(TASKS)
• a. Reproduce the apparatus description word for word, from "The through hole 54 for" up to and including "a heat medium.".
• b. Summarize the apparatus description in two sentences.
• c. In the apparatus description, what material is given as an example for the electrode support 60?

(SELECTED EXTRACT)
::::::

Thus, while a DC voltage is applied to the first electrode 44, the first edge ring 361 can be held by the Coulomb force on the annular peripheral portion of the electrostatic chuck 38. Also, while a DC voltage is applied to the second electrode 45, the second edge ring 362 can be held by the Coulomb force on the annular peripheral portion of the electrostatic chuck 38.

A ring-shaped cooling medium chamber 46 extending in the circumferential direction is provided inside the mounting table 12. A cooling medium such as cooling water at a predetermined temperature is circulated and supplied to the cooling medium chamber 46 from a quench unit (not shown) via pipes 48 and 50, and the temperature of the wafer W on the electrostatic chuck 38 and the edge ring 36 can be controlled by the temperature of the cooling medium.

The through hole 54 for supplying the heat medium between the wafer W and the mounting surface of the central portion of the electrostatic chuck 38 is connected to the gas supply pipe 52. With this configuration, a heat conductive gas such as He gas from a heat conductive gas supply unit (not shown) is supplied between the electrostatic chuck 38 and the wafer W through the through hole 54 in the mounting table 12 through the gas supply pipe 52. A heat conductive gas such as He gas is an example of a heat medium.

A shower head 56 of ground potential is provided on the ceiling of the processing container 10 in parallel and facing the mounting table 12. The shower head 56 has an electrode plate 58 facing the mounting table 12, and an electrode support 60 that detachably supports the electrode plate 58 from the back (upper), and also serves as an upper electrode. The electrode plate 58 is made of, for example, Si or SiC, and the electrode support 60 is made of, for example, aluminum subjected to an oxide coating treatment.

::::::

(Records from a spatial question set)
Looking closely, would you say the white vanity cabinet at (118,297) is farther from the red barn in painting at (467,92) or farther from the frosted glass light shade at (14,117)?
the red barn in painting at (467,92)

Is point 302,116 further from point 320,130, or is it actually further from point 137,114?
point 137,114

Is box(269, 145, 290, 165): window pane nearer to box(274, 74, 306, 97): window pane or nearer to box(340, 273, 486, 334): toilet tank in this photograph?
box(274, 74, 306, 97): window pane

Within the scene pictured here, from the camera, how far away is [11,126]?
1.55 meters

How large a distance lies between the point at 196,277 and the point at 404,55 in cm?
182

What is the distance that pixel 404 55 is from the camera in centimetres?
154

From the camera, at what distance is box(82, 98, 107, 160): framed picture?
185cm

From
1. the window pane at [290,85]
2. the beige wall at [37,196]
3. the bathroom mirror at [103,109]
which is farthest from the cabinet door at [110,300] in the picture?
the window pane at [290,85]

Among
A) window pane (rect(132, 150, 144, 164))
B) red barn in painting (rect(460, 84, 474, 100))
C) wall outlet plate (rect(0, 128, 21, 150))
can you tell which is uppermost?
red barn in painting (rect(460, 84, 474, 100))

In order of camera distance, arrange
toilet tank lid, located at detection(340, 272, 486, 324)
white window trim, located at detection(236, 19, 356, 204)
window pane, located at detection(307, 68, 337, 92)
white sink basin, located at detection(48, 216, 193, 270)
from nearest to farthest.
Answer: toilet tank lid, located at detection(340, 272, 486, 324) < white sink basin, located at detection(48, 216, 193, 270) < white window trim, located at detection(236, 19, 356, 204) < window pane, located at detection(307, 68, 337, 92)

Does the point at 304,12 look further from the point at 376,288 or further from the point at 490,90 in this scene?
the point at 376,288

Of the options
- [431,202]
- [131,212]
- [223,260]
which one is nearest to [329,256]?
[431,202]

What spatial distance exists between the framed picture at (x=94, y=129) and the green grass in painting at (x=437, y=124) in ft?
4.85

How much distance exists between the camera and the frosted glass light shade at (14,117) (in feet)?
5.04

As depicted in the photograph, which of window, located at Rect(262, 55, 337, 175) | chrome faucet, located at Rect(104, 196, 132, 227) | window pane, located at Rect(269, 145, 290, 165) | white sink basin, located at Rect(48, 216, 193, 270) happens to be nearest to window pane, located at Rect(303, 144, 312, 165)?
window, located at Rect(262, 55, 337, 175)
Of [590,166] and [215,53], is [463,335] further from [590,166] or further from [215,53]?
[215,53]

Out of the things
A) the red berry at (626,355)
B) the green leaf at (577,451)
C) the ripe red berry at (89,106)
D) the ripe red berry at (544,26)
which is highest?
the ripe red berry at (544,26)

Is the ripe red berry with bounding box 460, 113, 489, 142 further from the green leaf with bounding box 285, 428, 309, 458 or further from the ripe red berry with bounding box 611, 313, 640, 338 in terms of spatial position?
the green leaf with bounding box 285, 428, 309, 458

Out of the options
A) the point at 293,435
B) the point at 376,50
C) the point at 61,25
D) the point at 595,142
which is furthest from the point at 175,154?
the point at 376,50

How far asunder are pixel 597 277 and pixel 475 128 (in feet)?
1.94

::::::

(THE SOLUTIONS)
• a.
The through hole 54 for supplying the heat medium between the wafer W and the mounting surface of the central portion of the electrostatic chuck 38 is connected to the gas supply pipe 52. With this configuration, a heat conductive gas such as He gas from a heat conductive gas supply unit (not shown) is supplied between the electrostatic chuck 38 and the wafer W through the through hole 54 in the mounting table 12 through the gas supply pipe 52. A heat conductive gas such as He gas is an example of a heat medium.

• b. DC voltages applied to the first and second electrodes let the electrostatic chuck hold the first and second edge rings by Coulomb force. A cooling medium circulated through a ring-shaped chamber in the mounting table controls the temperature of the wafer and the edge ring, a heat conductive gas such as He is supplied between the chuck and the wafer through a through hole, and a grounded shower head that also serves as an upper electrode faces the mounting table from the ceiling.

• c. Aluminum subjected to an oxide coating treatment.